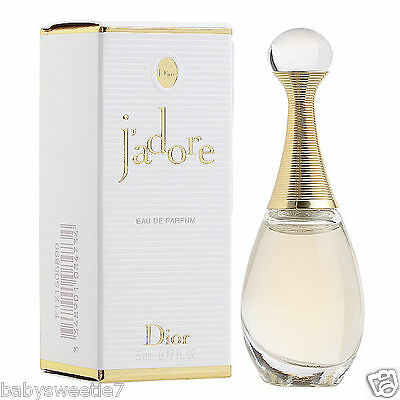 DIOR J'adore EAU DE Parfum Perfume 5ml NIB Miniature Sample Size EDP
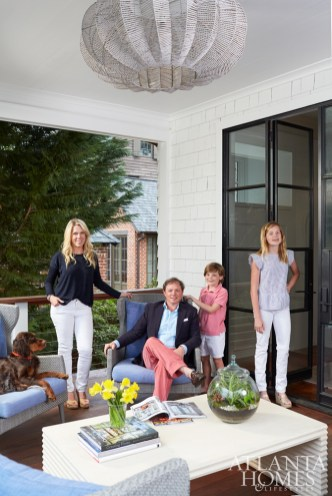 """""""It's great to feel like we're in a new home without ever having changed addresses. You can bet we're ready to do this again in 10 years."""" —Bonneau Ansley"""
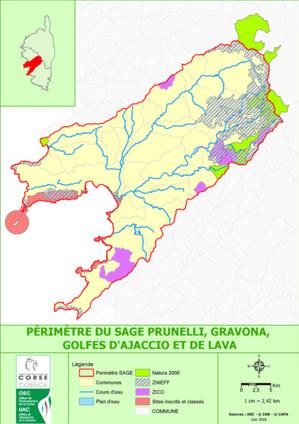 SAGE Prunelli Gravona Golfi d'Aiacciu è di Lava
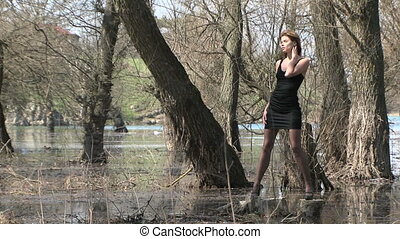 Model Posing At Park Zone In Flood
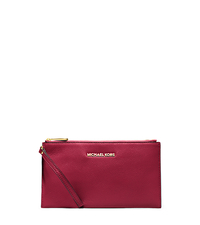 Bedford Large Leather Zip Wristlet - CHERRY - 32T4GBFW7L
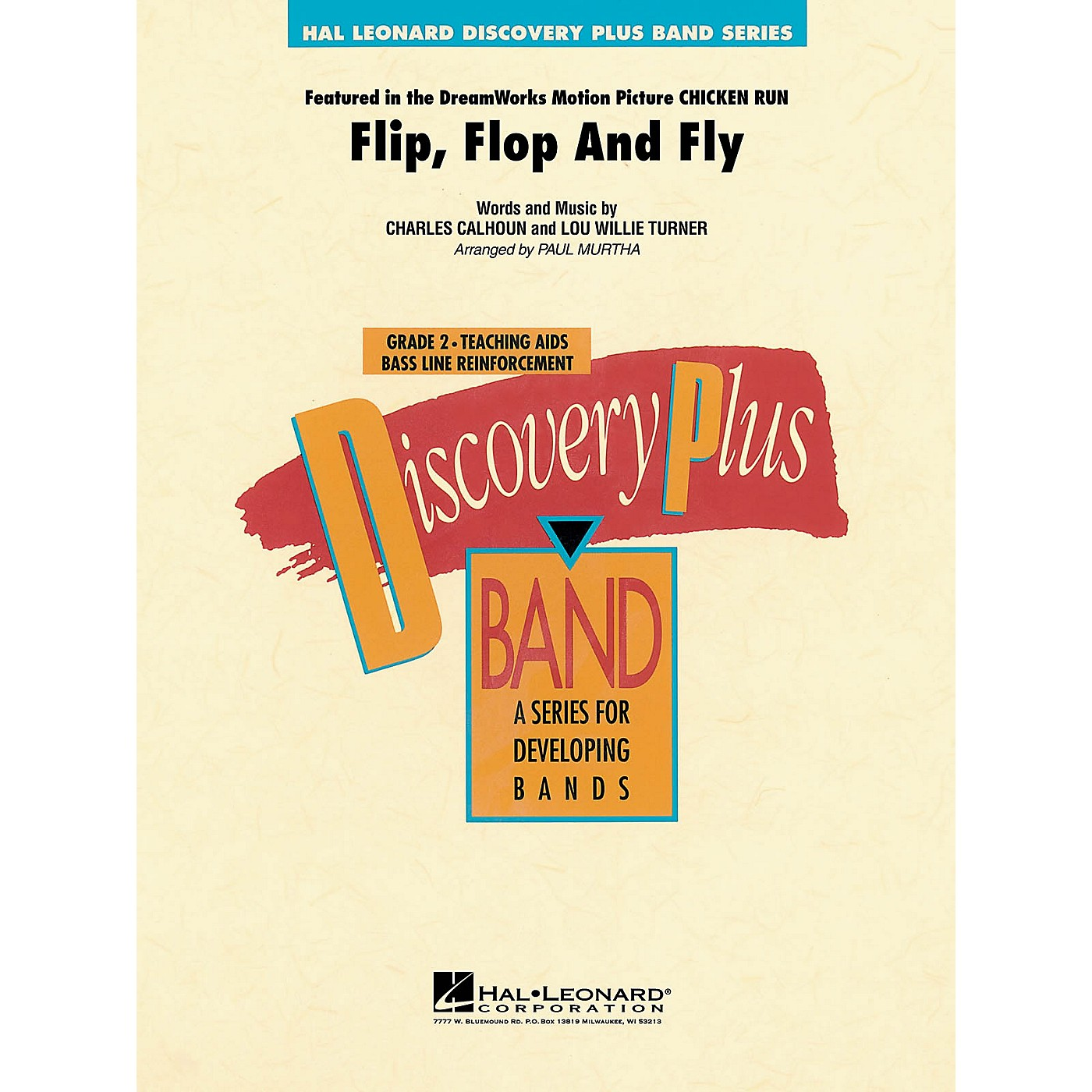 Hal Leonard Flip, Flop and Fly - Discovery Plus Concert Band Series Level 2 arranged by Paul Murtha thumbnail
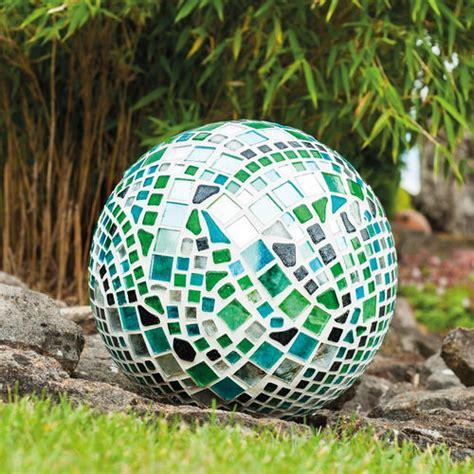 Garten Blumen Kaufen 867 by Auch Im Mosaik Fieber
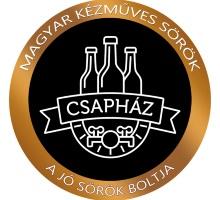 Csapház - a jó sörök boltja - XIII.kerület, Budapest, OnLine ételrendelés
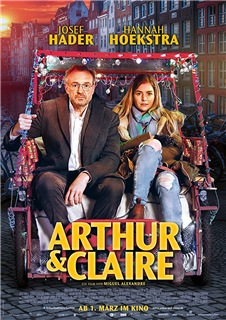 Arthur & Claire (2017) stream deutsch
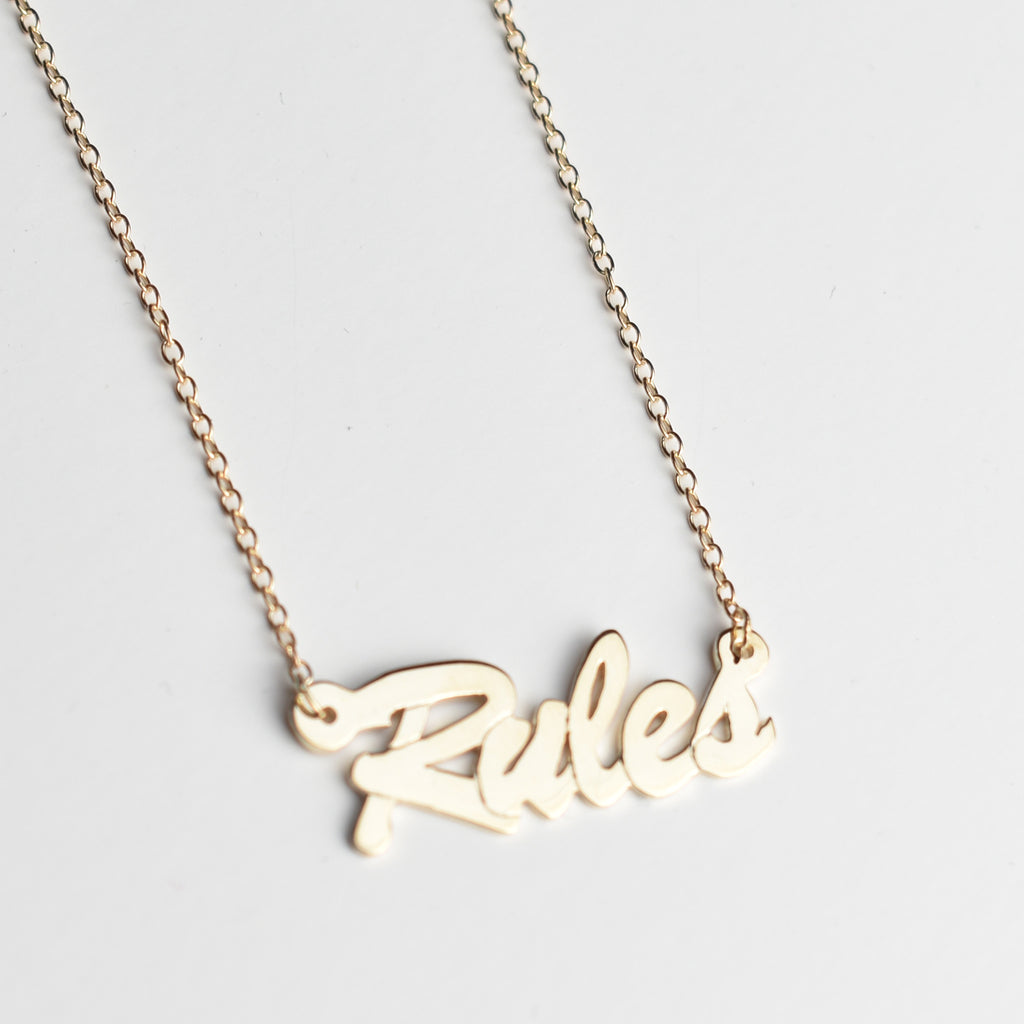 Euphoria Rules Name Necklace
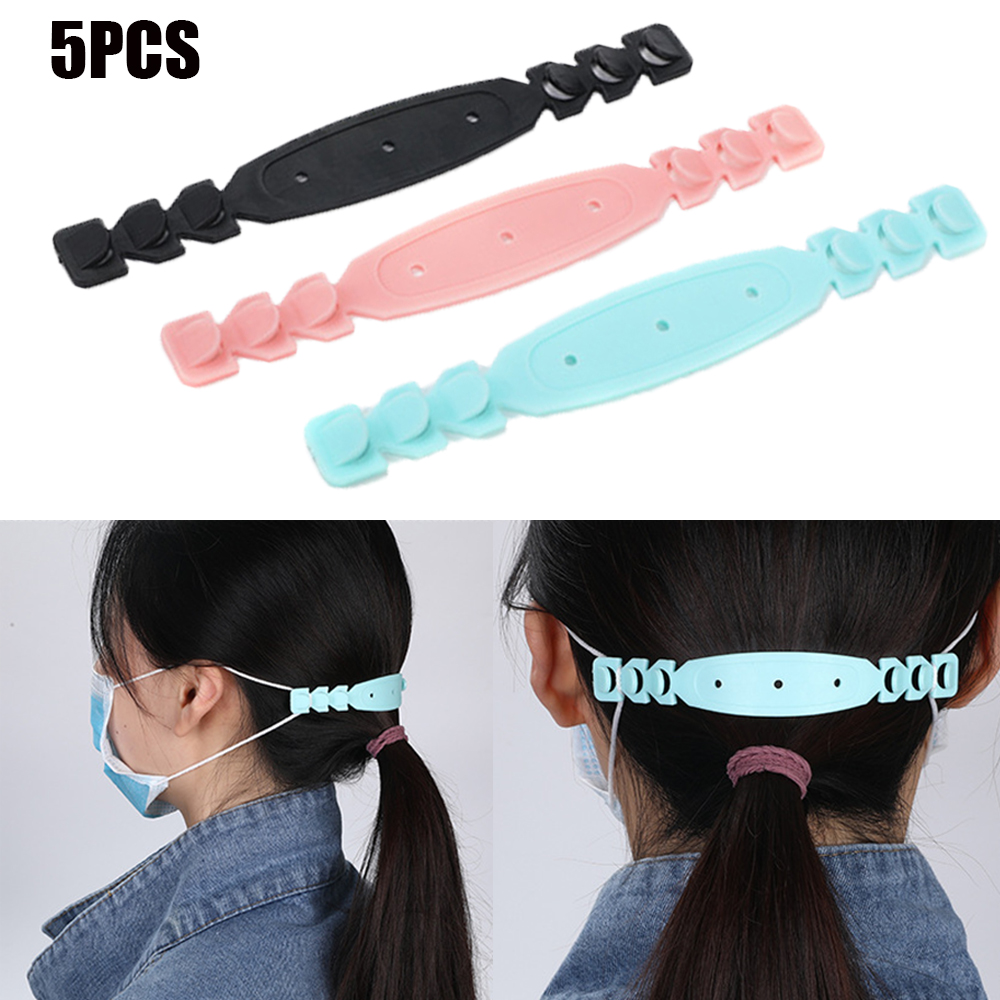 5Pcs Ear Hook Non-slip Fixed Buckle Adjustable Head-mounted Children's Mask Hanging Buckle Mask Rope
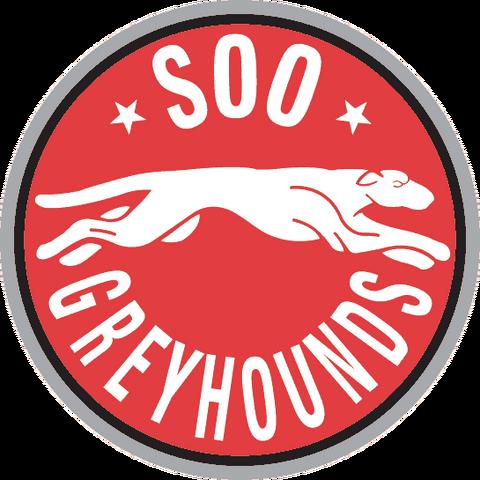 File:Soogreyhounds.png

__TASK PROMPT__.
Which lines run from the one holding "great to feel" through the end of the records? Reproduce them word for word, both ends included, with no pictures.

__ANSWER SECTION__.
 """""""It's great to feel like we're in a new home without ever having changed addresses. You can bet we're ready to do this again in 10 years."""" —Bonneau Ansley"""
 SAGE Prunelli Gravona Golfi d'Aiacciu è di Lava
 Model Posing At Park Zone In Flood
 Bedford Large Leather Zip Wristlet - CHERRY - 32T4GBFW7L
 Hal Leonard Flip, Flop and Fly - Discovery Plus Concert Band Series Level 2 arranged by Paul Murtha thumbnail
 Garten Blumen Kaufen 867 by Auch Im Mosaik Fieber
 Csapház - a jó sörök boltja - XIII.kerület, Budapest, OnLine ételrendelés
 Arthur & Claire (2017) stream deutsch
 Euphoria Rules Name Necklace
 5Pcs Ear Hook Non-slip Fixed Buckle Adjustable Head-mounted Children's Mask Hanging Buckle Mask Rope
 File:Soogreyhounds.png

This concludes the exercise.